» **TEXTE À LIRE**:
= = = = =
Les bulles spéculatives menacent à nouveau.


Un immeuble en construction dans la municipalité de Chongqing, en Chine, le 28 décembre 2009.

Des autorités chinoises qui tentent de modérer une croissance ayant atteint 10,7 % au dernier trimestre 2009 en bloquant la folle progression des prêts bancaires, un Fonds monétaire international (FMI) qui conseille d'instaurer un contrôle des capitaux, une Banque mondiale qui alerte sur l'apparition de "bulles" notamment dans l'immobilier chinois : les signaux virent au rouge sous la poussée d'une spéculation redevenue exubérante.
Car des "bulles" spéculatives sont en formation partout dans le monde, comme l'illustre le comportement des éleveurs de porcs chinois. Nombre d'entre eux achètent du cuivre, soulignait l'organe professionnel britannique Metal Bulletin, fin 2009. Ils trouvent plus rentable d'utiliser les prêts consentis généreusement par les banques pour acheter des contrats à terme de métaux sur le Shanghai Futures Exchange plutôt que de moderniser leurs porcheries.
Cela paie puisque, mercredi 20 janvier, le prix de la tonne de cuivre se stabilisait sous les 7 500 dollars, alors qu'il se traînait à 2 800 dollars peu avant Noël 2008.
Une jolie "bulle" parmi d'autres qui se caractérisent par une forte augmentation de valeur d'un actif sans rapport avec le jeu normal de l'offre et de la demande ; elle est causée par des investisseurs qui anticipent une hausse et achètent massivement avec l'espoir de revendre plus cher. Sous cette poussée, le renchérissement se réalise et attire de nouveaux spéculateurs, etc.
Cette spirale se termine toujours mal. L'oignon de tulipe devenu à Amsterdam, en 1637, aussi onéreux qu'un immeuble ou les "jeunes pousses" Internet, bâties sur du vent en 2000, se sont effondrées instantanément ruinant les imprudents qui avaient parié sur ces fausses valeurs.
= = = = =
» **Enregistrements de questions de raisonnement spatial**:

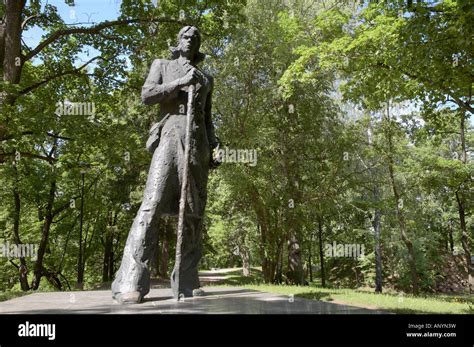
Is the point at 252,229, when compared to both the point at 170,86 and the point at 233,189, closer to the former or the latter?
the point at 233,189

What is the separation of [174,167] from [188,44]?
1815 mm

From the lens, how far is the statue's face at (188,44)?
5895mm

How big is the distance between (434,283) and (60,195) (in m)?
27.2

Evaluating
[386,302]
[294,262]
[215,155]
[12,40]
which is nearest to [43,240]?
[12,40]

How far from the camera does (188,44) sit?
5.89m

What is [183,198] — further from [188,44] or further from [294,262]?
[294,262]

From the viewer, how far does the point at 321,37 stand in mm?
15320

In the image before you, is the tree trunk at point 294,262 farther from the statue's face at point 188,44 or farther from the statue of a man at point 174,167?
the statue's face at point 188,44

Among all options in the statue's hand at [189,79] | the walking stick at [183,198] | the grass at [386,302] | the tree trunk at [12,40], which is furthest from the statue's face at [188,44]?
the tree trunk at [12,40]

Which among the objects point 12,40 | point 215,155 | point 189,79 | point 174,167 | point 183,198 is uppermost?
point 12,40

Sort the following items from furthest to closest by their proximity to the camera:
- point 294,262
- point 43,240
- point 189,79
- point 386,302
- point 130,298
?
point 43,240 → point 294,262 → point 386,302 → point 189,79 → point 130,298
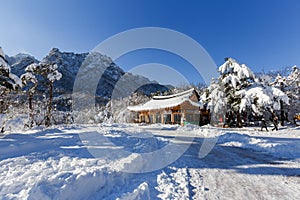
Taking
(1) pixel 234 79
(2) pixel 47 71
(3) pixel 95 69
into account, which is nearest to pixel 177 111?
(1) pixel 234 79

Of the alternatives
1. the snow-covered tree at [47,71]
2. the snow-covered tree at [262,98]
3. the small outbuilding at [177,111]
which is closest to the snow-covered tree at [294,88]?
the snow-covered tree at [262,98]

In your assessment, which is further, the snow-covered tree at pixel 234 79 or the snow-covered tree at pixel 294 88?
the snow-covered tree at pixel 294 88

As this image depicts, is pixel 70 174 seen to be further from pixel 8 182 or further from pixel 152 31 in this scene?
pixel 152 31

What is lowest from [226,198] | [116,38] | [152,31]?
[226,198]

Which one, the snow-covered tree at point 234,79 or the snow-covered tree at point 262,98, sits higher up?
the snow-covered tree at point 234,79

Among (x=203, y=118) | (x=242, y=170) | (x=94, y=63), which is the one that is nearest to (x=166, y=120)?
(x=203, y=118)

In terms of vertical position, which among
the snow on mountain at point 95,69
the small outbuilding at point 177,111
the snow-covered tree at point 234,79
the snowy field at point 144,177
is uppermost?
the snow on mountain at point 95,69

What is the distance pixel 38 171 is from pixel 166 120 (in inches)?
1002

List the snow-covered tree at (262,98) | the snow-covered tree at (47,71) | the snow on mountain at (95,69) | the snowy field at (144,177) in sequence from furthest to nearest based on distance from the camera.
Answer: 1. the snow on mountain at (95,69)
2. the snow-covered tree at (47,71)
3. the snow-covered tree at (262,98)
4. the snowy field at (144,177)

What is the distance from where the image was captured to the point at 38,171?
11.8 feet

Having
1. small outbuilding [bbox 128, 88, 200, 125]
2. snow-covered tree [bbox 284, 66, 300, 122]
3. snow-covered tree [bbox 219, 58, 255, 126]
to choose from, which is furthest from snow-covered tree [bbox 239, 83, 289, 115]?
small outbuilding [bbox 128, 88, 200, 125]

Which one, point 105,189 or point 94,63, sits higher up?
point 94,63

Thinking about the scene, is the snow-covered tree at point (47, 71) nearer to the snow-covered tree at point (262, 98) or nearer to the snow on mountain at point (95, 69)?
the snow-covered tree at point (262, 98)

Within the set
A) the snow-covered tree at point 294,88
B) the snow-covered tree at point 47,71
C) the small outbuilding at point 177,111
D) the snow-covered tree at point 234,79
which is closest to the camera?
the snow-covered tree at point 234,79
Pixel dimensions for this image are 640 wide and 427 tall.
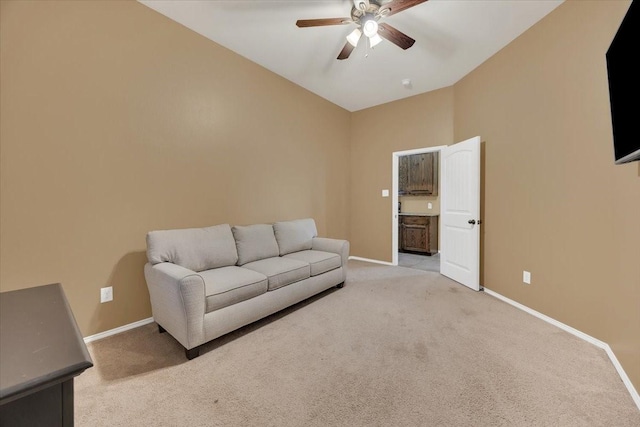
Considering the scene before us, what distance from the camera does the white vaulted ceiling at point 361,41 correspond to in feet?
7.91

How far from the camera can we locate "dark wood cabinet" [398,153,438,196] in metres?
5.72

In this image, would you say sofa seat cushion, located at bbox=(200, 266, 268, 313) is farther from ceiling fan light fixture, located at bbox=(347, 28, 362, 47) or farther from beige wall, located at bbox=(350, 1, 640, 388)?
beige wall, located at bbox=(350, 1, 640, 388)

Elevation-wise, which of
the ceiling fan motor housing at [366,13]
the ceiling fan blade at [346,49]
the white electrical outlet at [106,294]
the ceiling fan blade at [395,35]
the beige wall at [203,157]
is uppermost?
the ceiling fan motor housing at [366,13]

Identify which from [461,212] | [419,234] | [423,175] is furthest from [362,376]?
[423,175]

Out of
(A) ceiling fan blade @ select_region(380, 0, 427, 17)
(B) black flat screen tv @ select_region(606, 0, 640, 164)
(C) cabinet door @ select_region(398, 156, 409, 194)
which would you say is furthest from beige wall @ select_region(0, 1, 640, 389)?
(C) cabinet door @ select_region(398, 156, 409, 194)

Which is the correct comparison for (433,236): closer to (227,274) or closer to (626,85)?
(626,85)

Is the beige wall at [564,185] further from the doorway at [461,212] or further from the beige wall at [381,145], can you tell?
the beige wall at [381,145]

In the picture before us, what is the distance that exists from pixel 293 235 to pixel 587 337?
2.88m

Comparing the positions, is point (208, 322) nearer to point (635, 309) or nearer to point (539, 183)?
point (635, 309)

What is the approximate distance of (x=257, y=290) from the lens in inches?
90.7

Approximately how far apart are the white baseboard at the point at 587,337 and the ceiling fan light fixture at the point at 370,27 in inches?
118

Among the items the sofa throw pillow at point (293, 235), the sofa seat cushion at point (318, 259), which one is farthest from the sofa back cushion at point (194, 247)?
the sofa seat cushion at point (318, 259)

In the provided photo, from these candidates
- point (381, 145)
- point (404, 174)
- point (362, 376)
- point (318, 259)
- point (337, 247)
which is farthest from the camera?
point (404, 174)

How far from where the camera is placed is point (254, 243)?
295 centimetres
= = = = =
» **À PRODUIRE**:
Recopiez intégralement le texte sur les bulles spéculatives, sans rien y changer.

» **LA RÉPONSE**:
Les bulles spéculatives menacent à nouveau.


Un immeuble en construction dans la municipalité de Chongqing, en Chine, le 28 décembre 2009.

Des autorités chinoises qui tentent de modérer une croissance ayant atteint 10,7 % au dernier trimestre 2009 en bloquant la folle progression des prêts bancaires, un Fonds monétaire international (FMI) qui conseille d'instaurer un contrôle des capitaux, une Banque mondiale qui alerte sur l'apparition de "bulles" notamment dans l'immobilier chinois : les signaux virent au rouge sous la poussée d'une spéculation redevenue exubérante.
Car des "bulles" spéculatives sont en formation partout dans le monde, comme l'illustre le comportement des éleveurs de porcs chinois. Nombre d'entre eux achètent du cuivre, soulignait l'organe professionnel britannique Metal Bulletin, fin 2009. Ils trouvent plus rentable d'utiliser les prêts consentis généreusement par les banques pour acheter des contrats à terme de métaux sur le Shanghai Futures Exchange plutôt que de moderniser leurs porcheries.
Cela paie puisque, mercredi 20 janvier, le prix de la tonne de cuivre se stabilisait sous les 7 500 dollars, alors qu'il se traînait à 2 800 dollars peu avant Noël 2008.
Une jolie "bulle" parmi d'autres qui se caractérisent par une forte augmentation de valeur d'un actif sans rapport avec le jeu normal de l'offre et de la demande ; elle est causée par des investisseurs qui anticipent une hausse et achètent massivement avec l'espoir de revendre plus cher. Sous cette poussée, le renchérissement se réalise et attire de nouveaux spéculateurs, etc.
Cette spirale se termine toujours mal. L'oignon de tulipe devenu à Amsterdam, en 1637, aussi onéreux qu'un immeuble ou les "jeunes pousses" Internet, bâties sur du vent en 2000, se sont effondrées instantanément ruinant les imprudents qui avaient parié sur ces fausses valeurs.